La menopausia es una etapa en la vida de la mujer que se caracteriza por el cese de la función reproductiva. Si bien a la mayoría de ellas les ocurre alrededor de los 50 años, ésta puede darse entre los 45 y los 55, considerándose más cerca de los 45 como menopausia temprana y tardía alrededor de los 55.

Este período se caracteriza por un gran número de cambios ocasionados por la disminución de los estrógenos, siendo los más habituales los famosos sofocos, las variaciones de peso, la dificultad para conciliar el sueño, los cambios de humor o la disminución del deseo sexual, entre otros.

menopausia-725x457La menopausia en sí no es más que 12 meses consecutivos con ausencia de menstruación, una vez transcurrido ese tiempo ya podemos decir que somos menopáusicas por lo que, la fase en la que se dan todos los cambios anteriormente nombrados se conoce como climaterio y puede empezar, dependiendo de cada mujer, hasta cinco años antes de la llegada de la menopausia y mantenerse hasta unos dos años pasada ésta.

Es una etapa en la que, debido a los efectos que los cambios hormonales generan, resulta necesario adaptarse a las diferentes demandas de nuestro cuerpo, incluyendo también las sexuales.

Conozcamos por tanto cuáles son los cambios más destacados a nivel sexual:

Disminución del deseo. El deseo puede verse alterado a lo largo de las distintas fases de la vida, no obstante, suele ser bastante habitual encontrarnos con mujeres que sienten que su libido disminuye durante este período.

Los cambios a nivel físico y emocional influyen notablemente en su bienestar, por lo que, sumado a que las sensaciones sexuales son menores, se convierte en la fórmula idónea para ir aparcando las relaciones sexuales y que el deseo se vaya viendo disminuido.

¿Qué hacemos para combatir esta situación? Las novelas eróticas son una fuente potencial para recuperar el deseo. Leer sobre erotismo y sensualidad favorece a activar nuestra imaginación y fantasías, lo que contribuye a que pensemos más en sexo y, por tanto, reaparezca dicho deseo. La comunicación en pareja también es fundamental en este momento. Necesitamos adaptarnos a los cambios de nuestro cuerpo, prolongar la estimulación, intensificarla, redescubrir nuestro mapa erógeno… por lo que es fundamental hacer partícipe a nuestra pareja de esta experiencia y juntos recorrer este nuevo camino de descubrimiento erótico.

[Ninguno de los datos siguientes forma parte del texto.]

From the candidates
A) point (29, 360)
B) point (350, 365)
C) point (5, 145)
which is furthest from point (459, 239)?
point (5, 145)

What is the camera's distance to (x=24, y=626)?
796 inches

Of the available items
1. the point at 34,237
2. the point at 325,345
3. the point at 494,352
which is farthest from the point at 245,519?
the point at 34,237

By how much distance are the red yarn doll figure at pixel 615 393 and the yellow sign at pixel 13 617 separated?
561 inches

Falta de lubricación vaginal. La disminución de estrógenos hace que la lubricación vaginal baje, por lo que para muchas mujeres resulta necesario recurrir a cremas o lubricantes para aportar a la vagina la lubricación que por ella misma ya no genera. Esto es especialmente importante durante las relaciones sexuales puesto que realizar cualquier tipo de penetración (con el pene, los dedos, algún juguete…) puede resultar tremendamente molesto si no está previamente lubricada esta zona, llegando incluso a generar disfunciones sexuales como la Dispareunia.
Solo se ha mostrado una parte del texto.